Does your brain ever just feel HUNGRY? I'm not talking about food. I mean, sometimes I just get ravenously hungry to know something--no, everything--about something. In high school, I went through a phase where I just had to read every book I could find about Napoleon and Josephine, and I probably read 6-10 books (one after the other) about the two of them. Understand, these books were NEVER about JUST Napoleon, but about their relationship, because I found it endlessly fascinating (and still do, to some extent). Now that I think of it, that curiosity might have been piqued by my viewing of the famous painting of Josephine's coronation at the Louvre in 1996. The summer before my senior year of high school. Regardless of what brought on the obsession to KNOW. IT. ALL., that impulse has never truly gone away. When I am gripped by something, I am GRIPPED by it, and nowadays, that can mean searching online, searching library databases, reading voraciously on the subject, and then never really dropping it. I think sometimes people think I know a lot of useless crap (and it's probably true that 90% of what I get out of these books is useless crap), but I know that useless crap because I'm intellectually curious about things, even if it doesn't lead me anywhere but to the joy of learning that useless crap.
Intellectual curiosity is an interesting thing. I know a lot of people that I would characterize as intellectually curious, but I also know more than a few people who simply can't be termed so. It's not a bad thing, I don't think, but it is a very foreign thing to me. I'm not that way, and I get such pleasure from learning things that I really can't imagine not feeling hungry for more. I don't know what it would be like to be in this world and NOT hunger to learn even just a few things, because there is literally too much for me. I'm ravenously hungry, and I can't ever catch up to all the things I want to read about. Hence my bulging bookshelf of books I've not yet read, and my towering stack of library books yet to be read and the feeling that there is always more and more and more. I know I keep using the words "hunger" and "ravenous", but that's because I can't think of better words to describe how demanding my brain can be at times.
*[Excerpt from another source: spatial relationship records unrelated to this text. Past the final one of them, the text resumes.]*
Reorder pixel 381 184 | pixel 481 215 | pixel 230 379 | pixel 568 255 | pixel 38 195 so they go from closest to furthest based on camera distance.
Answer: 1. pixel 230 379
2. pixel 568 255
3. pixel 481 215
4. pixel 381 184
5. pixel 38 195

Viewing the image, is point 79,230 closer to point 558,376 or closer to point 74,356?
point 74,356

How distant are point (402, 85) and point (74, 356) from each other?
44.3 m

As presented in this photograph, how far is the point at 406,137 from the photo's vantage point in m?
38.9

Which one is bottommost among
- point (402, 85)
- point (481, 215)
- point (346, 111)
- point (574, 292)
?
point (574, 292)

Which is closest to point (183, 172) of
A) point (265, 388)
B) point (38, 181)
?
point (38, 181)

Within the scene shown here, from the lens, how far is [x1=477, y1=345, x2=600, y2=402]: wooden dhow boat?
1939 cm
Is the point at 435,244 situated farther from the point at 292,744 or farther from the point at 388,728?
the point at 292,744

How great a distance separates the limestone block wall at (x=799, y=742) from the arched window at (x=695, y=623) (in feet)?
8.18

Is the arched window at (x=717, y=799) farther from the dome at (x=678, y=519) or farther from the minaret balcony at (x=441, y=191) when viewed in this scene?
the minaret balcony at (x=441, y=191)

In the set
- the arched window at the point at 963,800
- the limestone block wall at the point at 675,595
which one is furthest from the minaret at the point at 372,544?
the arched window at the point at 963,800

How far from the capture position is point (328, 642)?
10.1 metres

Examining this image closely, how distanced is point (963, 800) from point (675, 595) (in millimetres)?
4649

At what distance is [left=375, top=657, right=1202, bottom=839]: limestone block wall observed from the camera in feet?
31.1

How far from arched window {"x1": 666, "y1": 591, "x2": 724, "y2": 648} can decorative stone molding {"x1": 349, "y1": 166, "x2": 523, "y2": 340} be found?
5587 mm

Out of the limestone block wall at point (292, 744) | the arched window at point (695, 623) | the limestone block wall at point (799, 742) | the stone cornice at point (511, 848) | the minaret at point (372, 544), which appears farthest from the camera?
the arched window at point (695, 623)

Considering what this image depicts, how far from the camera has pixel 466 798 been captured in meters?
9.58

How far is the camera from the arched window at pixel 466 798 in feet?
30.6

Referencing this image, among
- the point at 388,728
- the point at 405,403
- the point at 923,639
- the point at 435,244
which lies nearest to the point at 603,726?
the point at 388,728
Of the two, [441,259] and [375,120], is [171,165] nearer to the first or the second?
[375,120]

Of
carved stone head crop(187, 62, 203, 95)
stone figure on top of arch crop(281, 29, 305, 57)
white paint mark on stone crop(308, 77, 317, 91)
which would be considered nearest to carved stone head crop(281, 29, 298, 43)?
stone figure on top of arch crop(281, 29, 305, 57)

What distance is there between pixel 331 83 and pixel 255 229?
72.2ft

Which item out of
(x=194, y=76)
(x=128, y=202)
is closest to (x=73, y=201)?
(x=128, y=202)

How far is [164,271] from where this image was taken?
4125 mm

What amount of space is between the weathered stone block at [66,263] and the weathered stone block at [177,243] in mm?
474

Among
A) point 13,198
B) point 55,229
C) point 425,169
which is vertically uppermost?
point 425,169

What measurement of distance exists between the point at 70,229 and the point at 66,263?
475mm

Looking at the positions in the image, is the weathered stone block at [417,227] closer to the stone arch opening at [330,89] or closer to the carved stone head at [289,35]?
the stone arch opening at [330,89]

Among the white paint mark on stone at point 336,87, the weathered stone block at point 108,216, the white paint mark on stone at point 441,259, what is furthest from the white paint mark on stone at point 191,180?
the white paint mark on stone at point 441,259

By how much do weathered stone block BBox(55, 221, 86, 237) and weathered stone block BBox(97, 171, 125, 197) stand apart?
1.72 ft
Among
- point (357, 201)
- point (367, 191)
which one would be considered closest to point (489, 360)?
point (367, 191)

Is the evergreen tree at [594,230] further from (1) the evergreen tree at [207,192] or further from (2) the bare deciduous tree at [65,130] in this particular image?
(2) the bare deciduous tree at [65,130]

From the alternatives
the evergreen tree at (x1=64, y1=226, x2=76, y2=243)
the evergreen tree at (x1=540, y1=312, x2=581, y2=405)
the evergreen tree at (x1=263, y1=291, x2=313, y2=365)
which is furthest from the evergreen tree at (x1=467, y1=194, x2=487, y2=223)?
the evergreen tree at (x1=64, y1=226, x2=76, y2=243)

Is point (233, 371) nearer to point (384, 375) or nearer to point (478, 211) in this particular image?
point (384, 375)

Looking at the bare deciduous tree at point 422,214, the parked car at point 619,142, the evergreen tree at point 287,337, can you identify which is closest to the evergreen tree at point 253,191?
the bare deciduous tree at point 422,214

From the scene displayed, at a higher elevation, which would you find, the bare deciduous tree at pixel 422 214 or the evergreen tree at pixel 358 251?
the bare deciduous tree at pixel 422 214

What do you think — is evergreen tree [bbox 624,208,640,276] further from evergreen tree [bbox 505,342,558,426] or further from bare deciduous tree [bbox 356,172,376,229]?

I can't imagine turning it off forever, either, though I think I've learned to do it temporarily, and one of the ways I do it is to sew. Sewing allows me to put aside the thinking for one g-d minute and just...do. There's nothing intellectual about cross-stitching. Counting is not intellectual. But it's such a relief and a relaxing thing for me, and I think it's because my brain switches off of its own accord. I like that feeling; I like it almost as much as I do learning. But I do have to make an effort to get to that shut-down place, and there are places I can get there--Disneyworld is one, but other vacations are not, because I'm all about the educational plaque or museum or...ask Sam. My favorite thing about Muir Woods? The educational plaques. That's a true fact. I can't commune with nature unless there's some learning way to do it. It's pretty fucked up, actually. I probably need to shut down more often, and just let go and not think so much. Which is where the protesting comes in, because I like it so much! I just like cramming shit in my head so much.
(That's not to say that I am an intellectual, because I don't really think I am. I don't feel any drive to necessarily USE the stuff I pick up. I really just like knowing it for the sake of knowing it; I was one of those annoying college students who went to learn, and not to learn a career. I'm still kinda that way. I don't care if I never bust out with all the Josephine trivia I know. I just like knowing it's in my head.)